EXERCISE TASK:
Continue the review of January 2012 movies from its last sentence.

Yeah, yeah.  It's easy to say in January about the first great movie of 2012, but there it is.  If January is any indication of what kind of movie year we're going to have, I think 2012 may go down as being exceptional in the quality of films we'll get this year, and the fact that it will be a full, consistent year, instead of spots of good movie releases, makes me happy.  We got HAYWIRE, Steven Soderbergh's foray into action filmmaking, and it's really good.  And then we get Joe Carnahan's THE GREY, which on its surface seems to be a man-against-nature movie, but is so deeply resonant, and full of great characters and acting, and a towering performance by Liam Neeson, who gives us something as iconic as Clint Eastwood or Sean Connery.  No, I'm not being hyperbolic.  This, along with Oskar Schindler, may just be the role he's most remembered for.

Records excerpted from a collection:

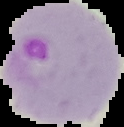
Result: Plasmodium parasites identified. Image is 124×127 pixels. From a thin blood film. The area outside the segmented cell region is set to black.Assess this cell for malaria.
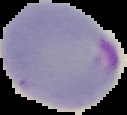

Parasitized.

Summary:
  - Image size: 127×115 pixels
  - Preparation: thin blood film
  - Image type: segmented cell region on a black backgroundClassify this cell by malaria status.
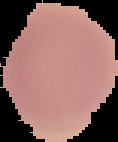

It is uninfected.

Summary:
  - Image size: 118×142 pixels
  - Preparation: thin blood film
  - Image type: segmented cell region on a black background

ANSWER TO THE PROBLEM:
I may have to dive into a bit of spoiler territory in writing this review.  See, the trailers are doing a bit of disservice when showing some of the moments of the movie.  Sure, THE GREY is absolutely an adventure film, and Liam Neeson going glass-knuckled against a pack of wolves is in there - but without the context of the scene it's practically meaningless.  In the trailer, it just looks like a moment of Neeson badassery.  But as it plays out in the film, it's so much more significant in what it represents.  And yet, I'm certain that audience members may feel cheated when they finally do come across that scene, but emotionally, it's a moment of pure triumph and a raging against the dying of the light.  Or, as Ottway's (Neeson) father so eloquently puts it in a poem that he wrote in Ottway's youth:

Once more into the fray

Into the last good fight I'll ever know

Live and die on this day

Live and die on this day

Ottway is a haunted man - haunted by his past and full of regret.  Much of the narration of the film is through Ottway's letter to his wife, and he is a man that seeks solitude.  You get the idea that something terrible has happened in Ottway recently, and now he is past trying to make amends for it.  Ottway spends his days as a sharpshooter for the oil companies that are drilling in the area; keeping the wolves at bay while the men work.  Ottway and the other men board a flight to Anchorage for some rest and relaxation, but fate plays its hand, and in one of the film's more intense sequences, the plane crashes violently.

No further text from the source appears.